Ruby: Stripping out a non breaking space character (&nbsp;)
A couple of days ago I was playing with some code to scrape data from a web page and I wanted to skip a row in a table if the row didn't contain any text.
I initially had the following code to do that:
rows.each do |row| next if row.strip.empty? # other scraping code end
Unfortunately that approach broke down fairly quickly because empty rows contained a non breaking space i.e. ' '.
If we try called strip on a string containing that character we can see that it doesn't get stripped:
# it's hex representation is A0 > "\u00A0".strip => " " > "\u00A0".strip.empty? => false
I wanted to see whether I could use gsub to solve the problem so I tried the following code which didn't help either:
> "\u00A0".gsub(/\s*/, "") => " " > "\u00A0".gsub(/\s*/, "").empty? => false
A bit of googling led me to this Stack Overflow post which suggests using the POSIX space character class to match the non breaking space rather than '\s' because that will match more of the different space characters.

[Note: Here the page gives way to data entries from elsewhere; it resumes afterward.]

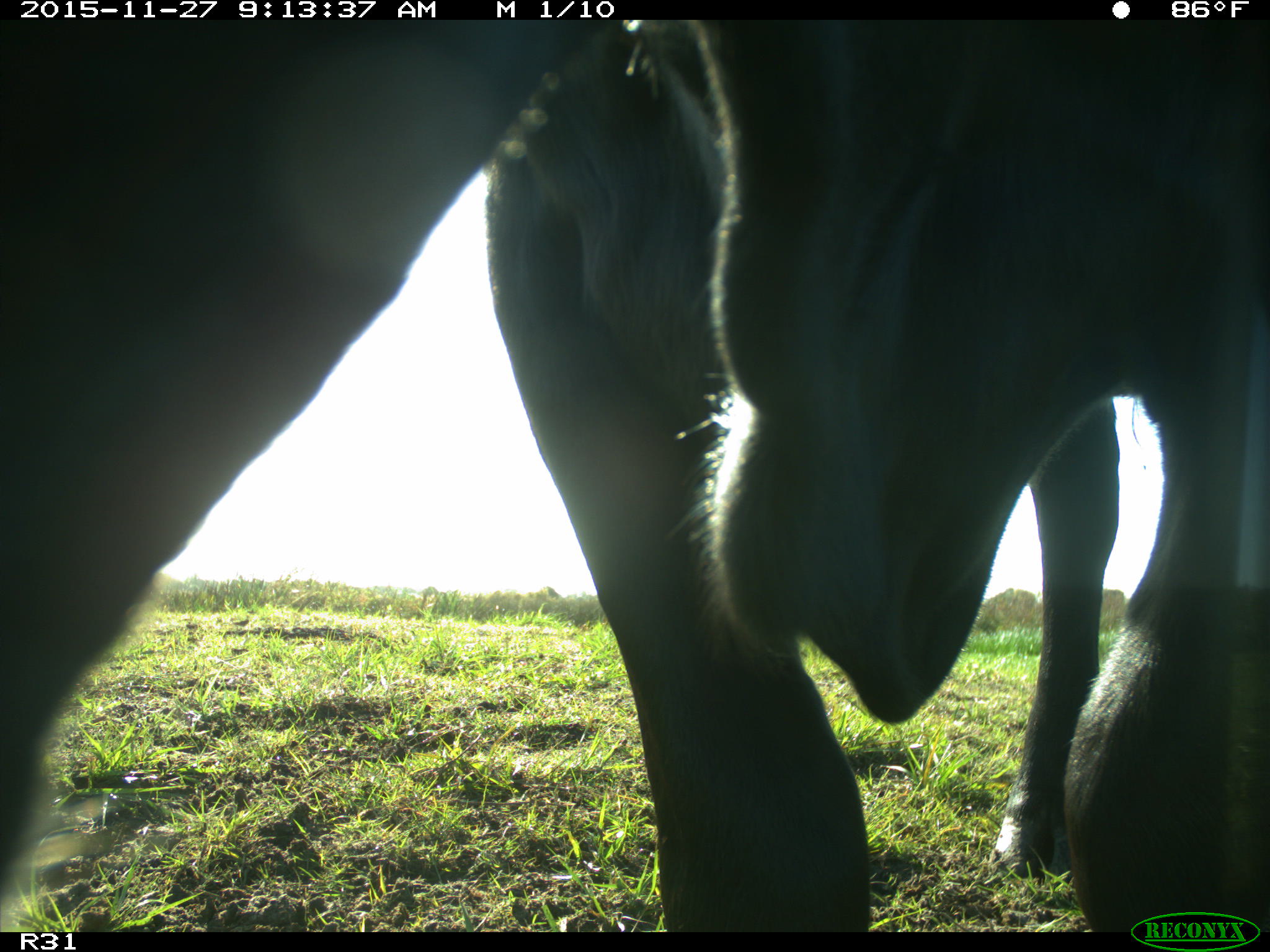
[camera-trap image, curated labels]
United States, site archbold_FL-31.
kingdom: Animalia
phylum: Chordata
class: Mammalia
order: Artiodactyla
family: Bovidae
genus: Bos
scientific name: Bos taurus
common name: domestic cow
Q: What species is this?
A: Bos taurus (domestic cow).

> "\u00A0".gsub(/[[:space:]]+/, "") => "" > "\u00A0".gsub(/[[:space:]]+/, "").empty? => true
So that we don't end up indiscriminately removing all spaces to avoid problems like this where we mash the two names together...
> "Mark Needham".gsub(/[[:space:]]+/, "") => "MarkNeedham"
...the poster suggested the following regex which does the job:
> "\u00A0".gsub(/\A[[:space:]]+|[[:space:]]+\z/, '') => "" > ("Mark" + "\u00A0" + "Needham").gsub(/\A[[:space:]]+|[[:space:]]+\z/, '') => "Mark Needham"
- \A matches the beginning of the string
- \z matches the end of the string
So what this bit of code does is match all the spaces that appear at the beginning or end of the string and then replaces them with ''.